“If Dwayne Haskins, as an African American, goes to Duke and puts up those mediocre stats, seventh in the conference, he’s not drafted day one or day two.”
I won’t mince words — it is a travesty that the New York Giants drafted Daniel Jones at No. 6 in the 2019 NFL Draft.
I know that my colleague and Giants fan Elizabeth Greason is due for her last Sports Authority tomorrow, but I couldn’t pass up on such a golden opportunity.
Kind of like what the Giants did with Dwayne Haskins.

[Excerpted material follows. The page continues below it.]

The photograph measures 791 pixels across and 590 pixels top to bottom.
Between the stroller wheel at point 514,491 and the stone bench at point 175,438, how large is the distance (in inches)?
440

Look, the NFL Draft and quarterbacks have a tumultuous history. It’s never a perfect science, and the risk is that much higher in the first round. In recent history alone, names like Jake Locker, Johnny Manziel, Blake Bortles and RG3 all come to mind as “franchise guys” who didn’t pan out.
But quarterback is still arguably the most important position in all of sports. And when your team needs a new one, you go get one.
That was the situation the New York Giants found themselves in heading into the draft. Whichever way you look at it, it’s the end of an era in the Big Apple. Even though he’s had the last laugh in two Super Bowls, Eli Manning is not a superhuman like Tom Brady, and his days as a starting quarterback in the NFL are numbered. It was time for an investment.
Instead of drafting their future franchise quarterback, however, the Giants drafted an Eli Manning look alike.
Giants General Manager David Gettleman says he was in “full-blown love” with a guy who couldn’t earn a scholarship to Duke to play football. Who went 4-8 on the road in the ACC over his career. Who played against the second-string defense in the Senior Bowl to win game MVP honors.
Yes, I know you can never be sure with these things. Yes, I’m sure Daniel Jones is the “good guy” that all the pundits keep caveating their critiques of him with. But if the NFL is a business, a top-10 pick is supposed to be a surefire investment. With the way that Gettleman has gone on a PR campaign to inflate his own ego about this pick, Daniel Jones is apparently blue chip stock.
Let’s not forget about the Manning connection though. Jones has been to the Manning Passing Academy twice. His coach at Duke, Dave Cutcliffe, coached both Eli and Peyton in college and called Gettleman’s decision “a match made in heaven.”
Who made the match though? Was this more about Daniel Jones or about Eli’s legacy?
Dwayne Haskins may have played only one season at Ohio State, but he threw only two fewer touchdowns (50) than Jones did in his entire college career (52). The two may have similar tapes, but it’s apparent that Haskins is at his floor, while Jones has hit his ceiling.
Adam Schefter said Friday a source told him the Giants were between Jones and Missouri quarterback Drew Lock “as quarterbacks one, and one-A in this draft.”
The more I think about it, the more it makes me uncomfortable for every party involved. We should be past the days when black quarterbacks have to play like Mike Vick and pocket passers can only be white. Yet decisions like the one the New York Giants made — a decision so obviously impacted not by talent, but by a desire to find the next Eli Manning — brings bad blood to the surface.
Haskins said it best: “The league done messed up.”
In the final PLS seminar of my undergraduate career, we just finished reading Ralph Ellison’s masterful “Invisible Man.” I’ll leave you with a quote from the epilogue.
“Let man keep his many parts and you’ll have no tyrant states. Why, if they follow this conformity business they’ll end up by forcing me, an invisible man, to become white, which is not a color but the lack of one. Must I strive towards colorlessness? But seriously, and without snobbery, think of what the world would lose if that should happen. America is woven of many strands; I would recognize them and let it so remain.”